27th June – Pride Day – Marked by the Action “Hate-Free Zone” and a Walk in Downtown Belgrade

Belgrade, 27.06.2013.

The international Pride Day was marked today in Belgrade by an action called „Hate-Free Zone“ („Zona slobodna od mržnje“) and a short walk from the Republic Square (central square in Belgrade) through main Belgrade streets.


This action was organised by: Women in Black (Žene u crnom, ŽUC), Gay Straight Alliance (GSA), IDAHO Belgrade, Gay Lesbian Info Center (GLIC), Association „Rainbow“, Novi Sad Lesbian Organization (NLO), and they were also joined by activists from other non-governmental organisations.

The assembly started at noon and gathered around 150 participants, including: Miljenko Dereta, MP from Liberal-democratic party (LDP); Tamara Lukšić Orlandić, Deputy Ombudsman; Biljana Srbljanović, playwright; Gordana Mitrović, the first trans person in Serbia who spoke out publicly about her life in the documentary „When I was a little boy, I was a little girl“; and representatives from international organisations and the civic sector.

After gathering on the Republic Square and hearing a short address by the organisers, the participants took a walk along Knez Mihailova and Zmaj Jovina Streets to Obilićev Venac, where in 2009 a French citizen, Brice Taton, was murdered. Brice Taton had arrived to Belgrade for a football match of his Toulouse club and, in the atmosphere of hatred and heightened social tensions on the eve of the scheduled Pride Parade, he was brutally beaten by extreme right-wing houligans.

The participants carried a huge sign that said “Hate-Free Zone”, an eight-meter-long rainbow flag, as well as many smaller rainbow flags. The assembly was secured by the police, while a lot of citizens cheered the procession on during its progress, showed their support, or even joined in. There was not a single incident.

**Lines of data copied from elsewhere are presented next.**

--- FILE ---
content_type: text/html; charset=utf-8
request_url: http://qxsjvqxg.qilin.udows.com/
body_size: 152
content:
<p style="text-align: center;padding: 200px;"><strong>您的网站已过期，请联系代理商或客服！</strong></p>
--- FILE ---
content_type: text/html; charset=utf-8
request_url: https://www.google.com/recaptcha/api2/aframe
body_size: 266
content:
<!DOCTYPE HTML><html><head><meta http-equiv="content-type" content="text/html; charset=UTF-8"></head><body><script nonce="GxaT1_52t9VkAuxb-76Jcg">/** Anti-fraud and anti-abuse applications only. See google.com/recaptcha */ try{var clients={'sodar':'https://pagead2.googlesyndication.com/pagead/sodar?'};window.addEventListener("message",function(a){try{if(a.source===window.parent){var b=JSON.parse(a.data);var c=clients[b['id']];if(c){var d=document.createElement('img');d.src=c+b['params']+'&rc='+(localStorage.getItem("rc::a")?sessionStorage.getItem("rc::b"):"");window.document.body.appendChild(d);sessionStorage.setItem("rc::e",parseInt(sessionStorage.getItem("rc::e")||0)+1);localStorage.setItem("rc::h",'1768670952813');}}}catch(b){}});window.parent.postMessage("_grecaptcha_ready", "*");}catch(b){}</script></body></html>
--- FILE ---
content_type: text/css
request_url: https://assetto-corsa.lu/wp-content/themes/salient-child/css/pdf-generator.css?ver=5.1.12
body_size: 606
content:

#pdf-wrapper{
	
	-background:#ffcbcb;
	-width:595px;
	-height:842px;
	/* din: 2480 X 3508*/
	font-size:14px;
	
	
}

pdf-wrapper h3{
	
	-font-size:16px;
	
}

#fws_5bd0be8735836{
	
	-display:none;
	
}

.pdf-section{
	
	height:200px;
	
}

Lazar Pavlović, President of GSA, said that the activists from non-governmental organisations gathered on the Republic Square in order to mark the international LGBT Pride Day, send an anti-violence message, and show solidarity for all other vulnerable groups in society that suffer violence. „We wish to show our solidarity with them and to show that we do not accept violence and will fight it with non-violent methods“, Pavlović said, emphasising that LGBT people in Serbia want to live their life in dignity just like other citizens, and not under the burden of shame. „Violence and hatred are huge problems in this society and their solution includes numerous social and political factors. That is why the LGBT movement in Serbia, with the support of other organisations, through this and other individual and mutual actions, is trying to point out the clear necessity of building and strengthening social solidarity, not only between various minority groups, but also solidarity and tolerance in the entire society.“

On Obilićev Venac, there was a minute of silence in memory of Brice Taton, and at the spot where he was killed (on the stairs of Obilićev Venac), the participants left the large rainbow flag which they had carried in the procession. The organisers stated that such hate crimes must not be repeated ever again and that in the future, every year on the 27th June, through similar actions under the same name „Hate-Free Zone“, various locations in Belgrade and other Serbian cities will be symbolically „freed“ from all forms of xenophobia, racism, homophobia, chauvinism, hatred and bigotry towards different social groups and individuals.


International Pride Day is marked around the world in memory of the Stonewall Revolution – first open riots against systematic arrests, persecutions and harrassment of lesbians, gays, bisexual and transgender people by the US government. In the night between the 27th and 28th June 1969, in a gay club- The Stonewall Inn- in New York, there occurred (yet) another police raid, which grew into a spontaneous physical confrontation between the police and LGBT people who decided to stand up to harrassment and demand that their human and civil rights be respected. The police arrested the protest leaders, used water cannons to disperse the rest, but the demonstrations spread through New York and continued in the next few days, leading towards great positive changes. These protests mark the very beginning of organised activism and the modern-day movement for the successful exercise of rights of the LGBT community in the US and then also in the rest of the world.

Pride, in the context of celebrating the international Pride Day, signifies the need of LGBT people to live their life in dignity just like other citizens, as well as to participate in all socio-political events on an equal footing and not as concealed second-rate citizens with the burden of shame for their own existence.